▶ _WRITTEN EXERCISE A_
In the article on swinging strike rate, what is the correlation between swinging strike rate and ERA?

▶ _DOCUMENT PASSAGE_
Contextualizing the Swinging Strike Rate

As a Twitter dork, I’m exposed to a lot of discussion about swinging strike rates (SwStr%), so much so that it almost feels like it has supplanted xFIP (or other comparable metrics) as a catch-all way to evaluate pitchers. Dude has a 12.5% whiff rate! Sweet. It’s not for naught — swinging strike rate bears a strong correlation to strikeout rate (K%), which comprises substantial portions of the regression equations that underpin the aforementioned xFIP and its counterparts. Swinging strike rate’s correlation to the following metrics (using data from the last five years of 714 pitchers who threw at least 100 innings in a given season):

  • K%: r = 0.83
  • SIERA*: r = 0.61
  • xFIP*: r = 0.55
  • FIP: r = 0.50
  • ERA: r = 0.40

(*See footnote.)

It also correlates strongly year over year (among 392 player-seasons during the same timeframe in which the pitcher threw 100 innings in the current and subsequent seasons):

  • SwStr%t+1: r = 0.74

So there’s sufficient reason to like SwStr% as a go-to, especially when trying to identify pitchers whose strikeout rates may regress in the direction implied by their swinging strike rates. (The same could be said for hitters and plate discipline.)

Stored dataset items:
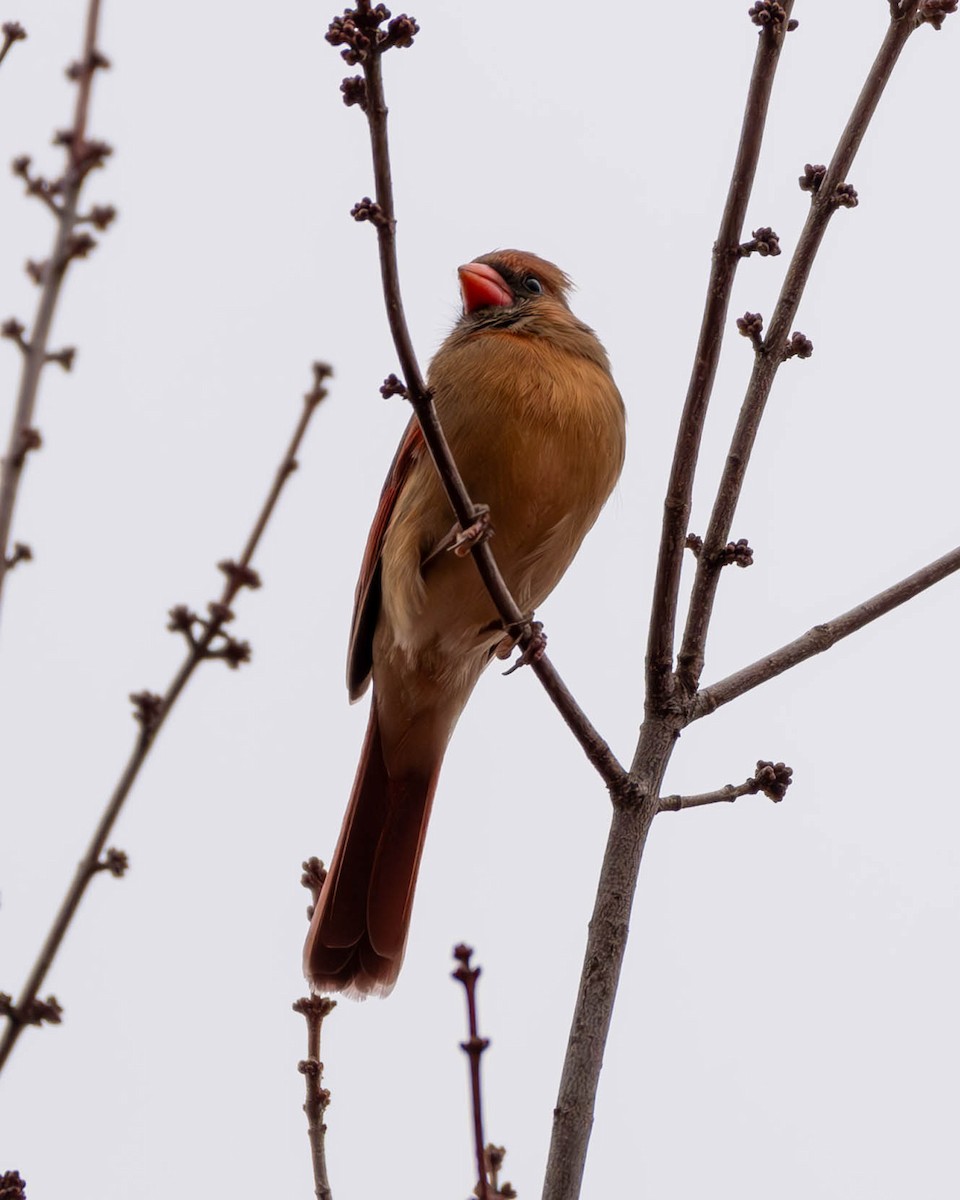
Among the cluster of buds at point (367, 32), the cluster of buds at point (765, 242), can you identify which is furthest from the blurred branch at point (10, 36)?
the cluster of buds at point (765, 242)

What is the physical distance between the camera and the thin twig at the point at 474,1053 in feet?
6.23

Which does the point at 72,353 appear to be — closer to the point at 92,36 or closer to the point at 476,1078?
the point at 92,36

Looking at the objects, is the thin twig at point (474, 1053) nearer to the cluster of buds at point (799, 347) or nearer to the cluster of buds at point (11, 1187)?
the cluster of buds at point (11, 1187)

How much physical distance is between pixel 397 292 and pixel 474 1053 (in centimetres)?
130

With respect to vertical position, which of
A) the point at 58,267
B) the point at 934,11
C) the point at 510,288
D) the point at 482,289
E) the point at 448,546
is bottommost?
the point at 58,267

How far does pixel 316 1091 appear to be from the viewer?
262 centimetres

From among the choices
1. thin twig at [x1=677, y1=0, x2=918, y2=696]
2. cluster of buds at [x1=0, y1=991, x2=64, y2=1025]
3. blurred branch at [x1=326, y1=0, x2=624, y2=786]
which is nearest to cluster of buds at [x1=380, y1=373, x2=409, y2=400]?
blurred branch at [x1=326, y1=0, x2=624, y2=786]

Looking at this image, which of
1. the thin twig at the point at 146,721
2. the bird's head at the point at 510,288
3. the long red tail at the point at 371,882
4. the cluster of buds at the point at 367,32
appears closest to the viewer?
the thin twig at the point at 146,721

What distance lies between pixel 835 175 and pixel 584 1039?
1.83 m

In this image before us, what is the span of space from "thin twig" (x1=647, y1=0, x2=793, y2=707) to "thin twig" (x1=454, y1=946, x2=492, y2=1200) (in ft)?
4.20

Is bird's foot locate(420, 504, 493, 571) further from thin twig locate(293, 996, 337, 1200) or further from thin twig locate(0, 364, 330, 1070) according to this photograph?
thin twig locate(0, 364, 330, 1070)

▶ _WRITTEN EXERCISE B_
Copy out, word for word, the part of the records that opens with the line containing "Looking at the" and closes with the line containing "262 centimetres".

▶ _PROBLEM SOLUTION A_
r = 0.40

▶ _PROBLEM SOLUTION B_
Looking at the objects, is the thin twig at point (474, 1053) nearer to the cluster of buds at point (799, 347) or nearer to the cluster of buds at point (11, 1187)?
the cluster of buds at point (11, 1187)

How much physical distance is between pixel 397 292 and pixel 474 1053 (in centimetres)?
130

With respect to vertical position, which of
A) the point at 58,267
B) the point at 934,11
C) the point at 510,288
D) the point at 482,289
E) the point at 448,546
is bottommost?
the point at 58,267

How far does pixel 316 1091 appear to be from the viewer?
262 centimetres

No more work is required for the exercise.